Wahlsonntag in Wilhelmsburg

Die deutschen Staatsbürger in Wilhelmsburg haben sich entschieden: für eine Partei, für eine Direktkandidaten oder eine Direktkandidatin, gegen sie alle – oder fürs Nichtwählen. Wie ist die Stimmabgabe gelaufen? WilhelmsburgOnline.de hat sich am Sonntag in den Wahllokalen der Insel umgesehen.

Kurz nach acht in der Fährstraße: In den beiden Wahllokalen der Gesamtschule ist schon einiges los. Ein junger Mann mit Rock kommt die Stufen zur Schultür hinab, drinnen warten zwei dunkelhäutige Deutsche auf ihre Stimmzettel. „Du hast auch so was?“, fragt Wahlhelfer Manfred Dittmer, als der zweite ihm seine Wahlkarte reicht. Bis auf die Wahlbezirksnummer stimmt alles. Manfred Dittmer weist ihm den Weg zum benachbarten Wahllokal, dann erklärt er ihm noch kurz das Verfahren mit den Kreuzchen – sicherheitshalber. „Die ersten zehn sind immer ein bisschen hektisch“, sagt die Wahlhelferin, die mit Dittmer die Frühschicht übernommen hat. Draußen warten schon die nächsten: Ein Mann in Sandalen mit einem Holzkreuz um den Hals, der kurz innehält, bevor er die Stufen zum Wahllokal hinaufsteigt. Ein junger Mann mit kariertem Hemd folgt ihm, kurz darauf eine dunkelhäutige Frau und eine Gruppe Musliminnen. Die Polizei ist auch da. Sie laufen alle Wahllokale ab, um sicher zu gehen, dass alles demokratisch korrekt abläuft. „Habense Frühstück mitgebracht?“, wollen die Wahlhelfer wissen.
········
Schriftliche Anweisung:
Wie lautet der Seitentext, beginnend mit „Die deutschen Staatsbürger“ und weiter bis „der Insel umgesehen.“, wenn du ihn aktualisierst und dabei „Sonntag“ durch „Wahltag“ ersetzt?

Angezeigte Informationen:
········
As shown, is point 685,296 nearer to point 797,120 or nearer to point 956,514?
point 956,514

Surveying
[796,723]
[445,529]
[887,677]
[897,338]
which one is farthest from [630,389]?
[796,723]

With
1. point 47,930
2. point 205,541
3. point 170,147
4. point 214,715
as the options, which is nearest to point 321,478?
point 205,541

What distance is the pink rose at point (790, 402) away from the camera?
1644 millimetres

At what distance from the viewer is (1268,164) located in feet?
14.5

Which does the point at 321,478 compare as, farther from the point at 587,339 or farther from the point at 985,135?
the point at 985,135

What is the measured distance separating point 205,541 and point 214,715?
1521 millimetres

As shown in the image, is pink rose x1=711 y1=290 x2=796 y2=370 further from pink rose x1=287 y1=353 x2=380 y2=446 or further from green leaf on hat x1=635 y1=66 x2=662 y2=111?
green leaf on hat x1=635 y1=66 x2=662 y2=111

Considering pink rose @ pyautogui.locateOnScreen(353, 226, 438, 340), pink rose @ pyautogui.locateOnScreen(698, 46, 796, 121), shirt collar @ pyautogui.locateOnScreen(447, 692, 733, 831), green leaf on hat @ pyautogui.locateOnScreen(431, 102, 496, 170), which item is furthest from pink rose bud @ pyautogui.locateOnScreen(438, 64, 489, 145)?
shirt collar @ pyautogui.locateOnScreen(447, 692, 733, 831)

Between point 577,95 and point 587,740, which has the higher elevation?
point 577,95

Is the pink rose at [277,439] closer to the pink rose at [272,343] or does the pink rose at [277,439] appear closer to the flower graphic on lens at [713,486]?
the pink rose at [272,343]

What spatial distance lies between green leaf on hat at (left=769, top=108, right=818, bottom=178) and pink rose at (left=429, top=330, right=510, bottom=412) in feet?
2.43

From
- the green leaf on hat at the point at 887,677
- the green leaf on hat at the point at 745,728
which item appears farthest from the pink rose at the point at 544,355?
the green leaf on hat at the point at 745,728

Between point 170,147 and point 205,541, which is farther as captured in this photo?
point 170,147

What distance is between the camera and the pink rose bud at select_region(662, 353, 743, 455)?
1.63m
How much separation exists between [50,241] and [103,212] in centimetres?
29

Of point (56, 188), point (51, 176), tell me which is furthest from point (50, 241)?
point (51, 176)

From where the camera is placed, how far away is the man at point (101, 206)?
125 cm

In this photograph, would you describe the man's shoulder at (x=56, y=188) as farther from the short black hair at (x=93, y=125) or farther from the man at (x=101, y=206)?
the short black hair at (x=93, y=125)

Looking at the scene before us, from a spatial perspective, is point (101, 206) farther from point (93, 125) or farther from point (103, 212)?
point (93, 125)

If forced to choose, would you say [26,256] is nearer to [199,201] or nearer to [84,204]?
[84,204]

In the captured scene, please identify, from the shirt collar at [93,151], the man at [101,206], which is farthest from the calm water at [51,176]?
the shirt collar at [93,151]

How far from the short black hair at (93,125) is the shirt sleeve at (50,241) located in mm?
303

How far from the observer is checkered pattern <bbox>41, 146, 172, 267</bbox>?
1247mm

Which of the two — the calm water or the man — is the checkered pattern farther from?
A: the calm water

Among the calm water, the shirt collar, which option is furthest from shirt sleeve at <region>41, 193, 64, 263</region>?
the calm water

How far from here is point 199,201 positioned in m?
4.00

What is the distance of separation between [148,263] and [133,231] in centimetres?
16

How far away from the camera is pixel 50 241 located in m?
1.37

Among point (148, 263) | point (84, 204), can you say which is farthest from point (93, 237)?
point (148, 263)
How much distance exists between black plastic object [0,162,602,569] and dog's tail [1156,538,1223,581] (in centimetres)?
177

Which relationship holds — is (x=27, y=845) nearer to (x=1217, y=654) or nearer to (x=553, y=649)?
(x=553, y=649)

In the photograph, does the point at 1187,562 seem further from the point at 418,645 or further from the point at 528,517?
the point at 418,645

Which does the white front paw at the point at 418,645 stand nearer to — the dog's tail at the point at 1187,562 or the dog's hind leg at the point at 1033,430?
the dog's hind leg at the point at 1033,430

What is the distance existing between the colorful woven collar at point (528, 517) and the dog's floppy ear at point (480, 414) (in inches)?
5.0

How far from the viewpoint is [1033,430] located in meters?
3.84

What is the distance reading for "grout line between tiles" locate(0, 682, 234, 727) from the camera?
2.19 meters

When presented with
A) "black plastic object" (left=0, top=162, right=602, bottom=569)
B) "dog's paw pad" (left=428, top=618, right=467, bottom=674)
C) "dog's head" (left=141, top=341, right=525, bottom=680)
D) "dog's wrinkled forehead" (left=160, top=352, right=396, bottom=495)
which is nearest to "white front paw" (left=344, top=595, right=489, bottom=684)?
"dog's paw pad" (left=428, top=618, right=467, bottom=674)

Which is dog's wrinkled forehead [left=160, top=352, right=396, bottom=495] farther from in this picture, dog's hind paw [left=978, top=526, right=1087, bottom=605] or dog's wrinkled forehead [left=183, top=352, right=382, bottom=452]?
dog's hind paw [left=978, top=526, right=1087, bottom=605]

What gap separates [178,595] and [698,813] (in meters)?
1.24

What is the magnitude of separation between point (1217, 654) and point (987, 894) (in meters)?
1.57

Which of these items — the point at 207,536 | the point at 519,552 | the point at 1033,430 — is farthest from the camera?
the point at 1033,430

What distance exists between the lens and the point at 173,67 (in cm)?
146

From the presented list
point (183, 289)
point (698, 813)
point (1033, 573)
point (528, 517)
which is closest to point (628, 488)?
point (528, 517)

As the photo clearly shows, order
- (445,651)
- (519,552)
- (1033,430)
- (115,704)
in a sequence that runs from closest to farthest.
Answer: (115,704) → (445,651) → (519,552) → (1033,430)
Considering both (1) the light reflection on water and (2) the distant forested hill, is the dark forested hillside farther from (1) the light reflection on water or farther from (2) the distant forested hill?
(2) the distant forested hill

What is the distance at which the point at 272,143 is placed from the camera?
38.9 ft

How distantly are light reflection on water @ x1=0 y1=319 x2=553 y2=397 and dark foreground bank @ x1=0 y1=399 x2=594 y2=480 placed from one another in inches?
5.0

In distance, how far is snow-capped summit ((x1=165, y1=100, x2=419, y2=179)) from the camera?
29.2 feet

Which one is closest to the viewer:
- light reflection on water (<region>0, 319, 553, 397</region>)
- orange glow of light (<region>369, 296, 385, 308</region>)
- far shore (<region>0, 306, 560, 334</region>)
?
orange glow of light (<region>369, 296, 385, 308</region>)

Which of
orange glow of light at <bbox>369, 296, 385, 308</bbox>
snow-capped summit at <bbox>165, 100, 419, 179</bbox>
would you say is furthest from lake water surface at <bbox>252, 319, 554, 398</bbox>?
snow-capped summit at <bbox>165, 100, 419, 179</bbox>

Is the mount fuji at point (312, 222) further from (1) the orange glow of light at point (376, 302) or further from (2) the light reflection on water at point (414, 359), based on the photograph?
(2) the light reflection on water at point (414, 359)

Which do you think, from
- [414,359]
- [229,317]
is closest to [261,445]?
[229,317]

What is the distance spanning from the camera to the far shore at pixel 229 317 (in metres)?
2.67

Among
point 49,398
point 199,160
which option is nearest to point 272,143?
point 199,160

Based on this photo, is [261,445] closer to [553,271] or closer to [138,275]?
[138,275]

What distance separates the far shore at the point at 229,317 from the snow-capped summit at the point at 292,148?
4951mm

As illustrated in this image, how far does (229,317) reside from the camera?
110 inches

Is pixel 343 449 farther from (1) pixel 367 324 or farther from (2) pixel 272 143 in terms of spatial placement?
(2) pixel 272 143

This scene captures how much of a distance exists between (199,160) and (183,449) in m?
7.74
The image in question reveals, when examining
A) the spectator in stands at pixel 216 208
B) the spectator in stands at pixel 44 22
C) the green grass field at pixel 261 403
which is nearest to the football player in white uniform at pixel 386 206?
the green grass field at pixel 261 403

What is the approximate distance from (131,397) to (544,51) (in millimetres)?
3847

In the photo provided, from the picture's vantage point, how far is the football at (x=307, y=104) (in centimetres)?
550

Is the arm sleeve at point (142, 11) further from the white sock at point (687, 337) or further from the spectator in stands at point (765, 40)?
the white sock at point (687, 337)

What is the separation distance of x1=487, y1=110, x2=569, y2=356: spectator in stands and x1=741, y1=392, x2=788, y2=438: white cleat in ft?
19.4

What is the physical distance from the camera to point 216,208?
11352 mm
········
Vollständige Antwort:
Die deutschen Staatsbürger in Wilhelmsburg haben sich entschieden: für eine Partei, für eine Direktkandidaten oder eine Direktkandidatin, gegen sie alle – oder fürs Nichtwählen. Wie ist die Stimmabgabe gelaufen? WilhelmsburgOnline.de hat sich am Wahltag in den Wahllokalen der Insel umgesehen.